HABER GİRİŞİ
Elif Tütüncü
Dijital dünyanın son gözdesi olan video içeriklere rağbetin sürekli artmasıyla, görmenin iktidarının yaşandığı bir çağda olduğumuzu söylemek mümkün. Kendine has bir mecra olan ve lider video içerik platformu olduğu için altın çağını yaşayan YouTube, ulaşılmak istenen hedef kitle iyi belirlendiği takdirde ister milyon dolarlık bütçeye sahip bir proje olsun, ister oturma odasından yayın yapan bir gencin videosu olsun milyonlarca kişinin izlemesini sağlıyor.
Sosyal mecraları etkin olarak kullanan yeni nesil içerik üreticileri ve bu içerikleri etkin bir şekilde tüketen kullanıcılar, başarılı kampanyalarla marka iletişimine entegre oluyor. Peki markalar bu yeni sayılabilecek dünyada kendilerini nasıl konumlandırıyorlar? Aktif olan markaların faaliyetleri ve stratejileri yeterli mi? En önemlisi de başarılı bir içerik için nelerin göz önünde bulundurulması gerekiyor? Bu ay markaların bu alandaki iletişimlerini masaya yatırdık ve merak ettiklerimizi video içerik ajanslarına sorduk.
Tüketicilerin YouTube’da hiç olmadığı kadar fazla zaman harcamaya başlamasıyla, videolar insanların ilgisini çeken içeriklere ulaşmaları için kaçınılmaz bir adres haline geldi. Cisco, internetteki videoların 2019 yılına kadar tüm internet kullanımının %72’sini oluşturacağını öngörüyor. IAB Türkiye’nin yaptığı açıklamaya göre de video reklam yatırımları yüzde 34’lük büyümeyle 179,8 milyon TL oldu. YouTube videoları ve bu videoları oluşturan ‘’İçerik Oluşturucuları’’ da başlı başına bir kültürel güce dönüştü. YouTube içeriği ve kültürü etkileyen temel bir platform olarak büyürken, markalar da hedef kitlesiyle en iyi etkileşimi kurmak için bu platformdan yararlanıyor
Tüm dünyada internetten video izlemek, televizyon izlemek kadar yaygın hale gelmiş durumda.

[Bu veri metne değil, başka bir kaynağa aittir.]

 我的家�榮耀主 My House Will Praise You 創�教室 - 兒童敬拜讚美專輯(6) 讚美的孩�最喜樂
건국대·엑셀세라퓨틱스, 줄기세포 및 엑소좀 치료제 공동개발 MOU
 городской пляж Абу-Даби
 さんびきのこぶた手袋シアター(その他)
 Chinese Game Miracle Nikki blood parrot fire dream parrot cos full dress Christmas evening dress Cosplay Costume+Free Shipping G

Özellikle genç yaş grubunda internette video izleme oranları oldukça yüksek. Dünyanın en büyük video içerik platformu Youtube’un verilerine göre de yalnızca mobil cihazlar üzerinden video izleme oranı her geçen yıl katlanarak artıyor. Bu oranın büyük çoğunluğu da lise ve üniversite çağındaki gençlerden oluşuyor. Youtube’un geçtiğimiz ekim ayında açıkladığı verilere göre dünya genelinde her dakikada 400 saatlik video yükleniyor. Ayrıca Youtube’da video izlemek, iş ve uykunun ardından en fazla zaman harcanan aktivite haline geliyor.

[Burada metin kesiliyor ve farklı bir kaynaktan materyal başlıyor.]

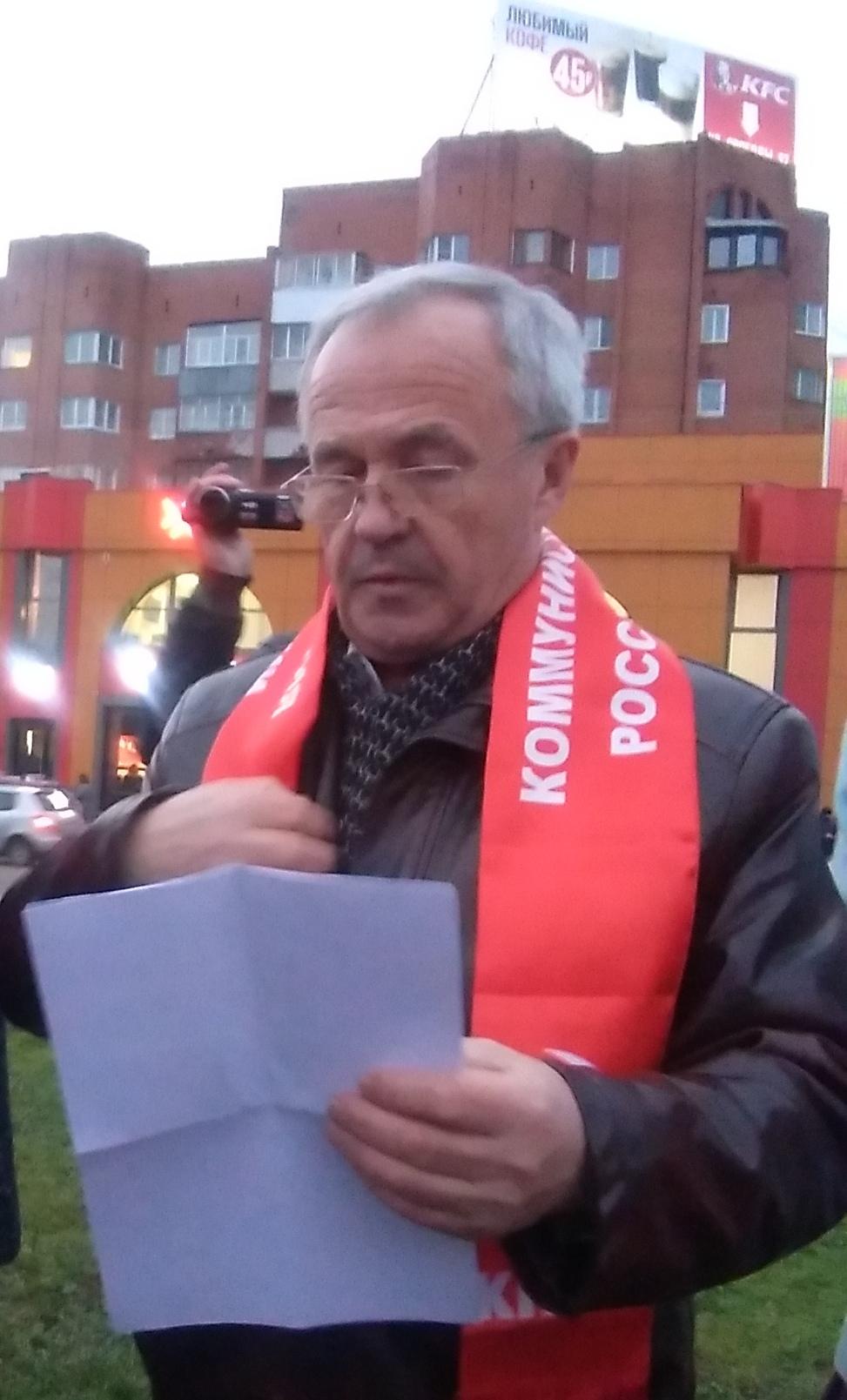 Варяжская власть захватила Ярославскую область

Yüksek izleme oranları sayesinde son yıllarda internette video içerik üreten pek çok kişi tanınır hale geldi ve bu işten oldukça iyi gelir elde ediyorlar. Youtube’un rağbet gören içerik üreticilerine partner uygulamasıyla reklam gelirlerinden pay vermesi de bu durumu oldukça cazip kılıyor.
Online videonun evrimi
Hayatlarımıza 15 Şubat 2005’te, PayPal’ın üç eski çalışanı tarafından kurularak giren Youtube, online video izleme alışkanlıklarımızı değiştirdi. Kuruluşunun ardından kısa sürede adını duyurmasıyla Google’ın dikkatini çekerek 1,65 milyar dolara satın alındı. Hala Google’ın bünyesinde bulunan Youtube, günümüzde dünyanın en büyük video içerik platformu olarak faaliyetlerine devam ediyor. Sitede genel olarak; video klipler, televizyon içerikleri, müzik videoları, video bloglar, bireysel videolar ve eğitici videolar yer alıyor.

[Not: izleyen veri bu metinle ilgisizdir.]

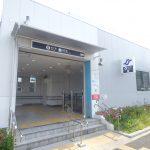 仙台市営地下鉄東西線「卸町駅」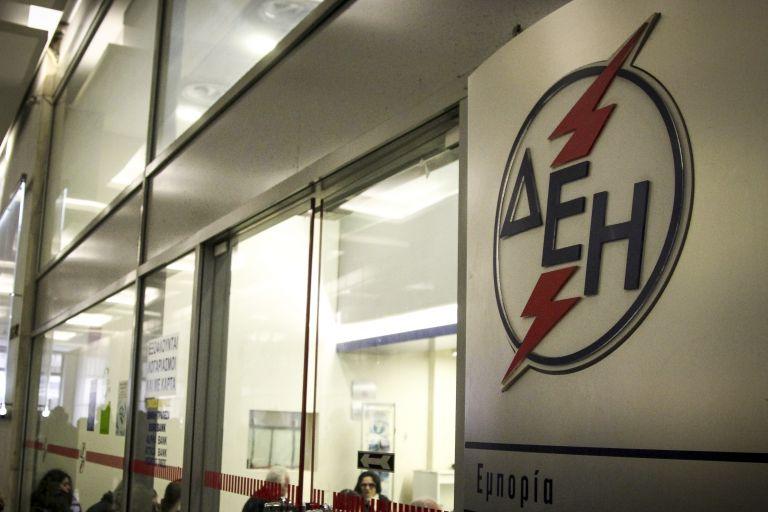 Καμπανάκι McKinsey για ΔΕΗ: Μειώστε κατά 500 εκατ. € τις δαπάνες | tanea.gr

13 yıllık serüveninde milyarca video’ya ev sahipliği yapan Youtube, her yıl yayınladığı ‘’en çok izlenenler’’ anlamına gelen ‘’rewind’’ başlıklı videolarıyla online izleme alışkanlıklarımızı gözler önüne seriyor. Başlarda görüntü kalitesi oldukça düşük şekilde izlediğimiz kedi, köpek ve çeşitli hayvan videoları bugün yerini profesyonel görüntü kalitesindeki müzik klipleri, vloglar, çeşitli aksiyon videoları ve virallere bıraktı. Hatta Youtube’da profesyonellik öyle önemli hale geldi ki, youtuber olarak nitelendirdiğimiz video içerik üreticileri kendi prodüksiyon ortamlarına ve çekim araçlarına sahip hale geldiler. Bunun yanı sıra özellikle markalara ait viral içerikler de çok izlenenlerde yer alıyor.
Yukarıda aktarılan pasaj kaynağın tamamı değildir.